Forget heavy, fried appetizers. These fresh rolls are packed with wholesome ingredients, making them a healthy and satisfying choice. Similar to a grilled steak bowl, this recipe focuses on highlighting the quality of the beef and fresh produce. Let’s get rolling!
What Are Thai Basil Beef Rolls?
Thai Basil Beef Rolls are a type of fresh spring roll, often associated with Vietnamese cuisine (Gỏi cuốn), but with a distinct Thai flavor profile. They consist of cooked beef, fresh vegetables like carrots and cucumber, rice vermicelli noodles, and plenty of Thai basil leaves tightly wrapped in rehydrated rice paper. Unlike their fried counterparts, these rolls are served cold or at room temperature, making them a wonderfully refreshing dish.
Why You’ll Love This Recipe
- Incredibly Flavorful: The combination of savory marinated beef, sweet Thai basil, and fresh veggies is a true delight for the senses.
- Healthy & Light: Packed with protein and fresh produce, these rolls are a guilt-free meal you can feel good about.
- Perfectly Customizable: Easily swap out veggies or proteins to make these rolls your own.
- Stunning Appetizer: They look beautiful on a platter and are guaranteed to impress your guests.
Ingredients You’ll Need
This recipe is broken down into three parts: the rolls themselves and two amazing dipping sauces.
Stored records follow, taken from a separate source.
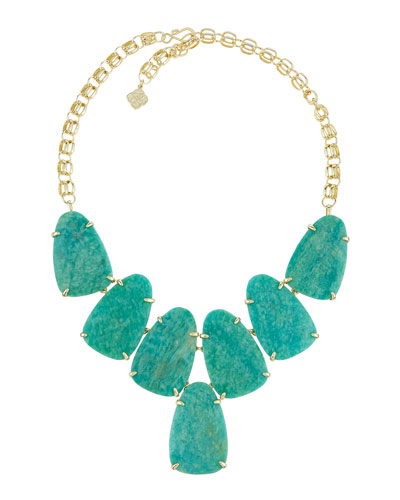 Harlow Amazonite Statement Necklace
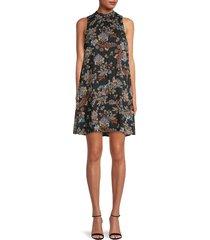 tommy hilfiger women's alba floral a-line dress - black - size 8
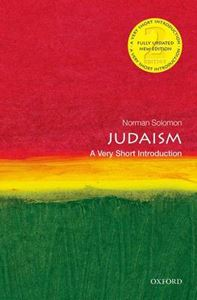 Picture of Judaism: A Very Short Introduction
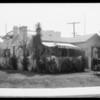 2300 Lucerne Avenue, Los Angeles, CA, 1925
While we love the creamy peanut sauce, the zesty Nuoc Cham offers a lighter, tangier alternative.
For the Beef Rolls
- 1 lb flank steak or sirloin, thinly sliced
- 2 tbsp soy sauce
- 1 tbsp fish sauce
- 1 tbsp lime juice
- 1 tsp sesame oil
- 2 cloves garlic, minced
- 8-10 round rice paper wrappers
- 4 oz rice vermicelli noodles
- 1 large carrot, julienned
- 1 cucumber, julienned
- 1 cup fresh Thai basil leaves
- 1/2 cup fresh mint leaves
- 1/2 cup fresh cilantro leaves

For the Creamy Peanut Dipping Sauce
- 1/2 cup creamy peanut butter
- 1/4 cup warm water
- 2 tbsp hoisin sauce
- 1 tbsp lime juice
- 1 tbsp soy sauce
- 1 tsp chili garlic sauce (or to taste)
For the Zesty Lime Dipping Sauce (Nuoc Cham)
- 1/2 cup water
- 1/4 cup fish sauce
- 1/4 cup granulated sugar
- 2 tbsp fresh lime juice
- 1-2 Thai chilies, finely chopped
- 1 clove garlic, minced
Choosing the Best Beef
The star of our Thai Basil Beef Rolls is, of course, the beef. For the best texture, choose a tender cut that cooks quickly. Flank steak or sirloin are excellent choices; slice them thinly against the grain for maximum tenderness. You can also use lean ground beef for a different, but equally delicious, texture. Just be sure to drain any excess fat after cooking.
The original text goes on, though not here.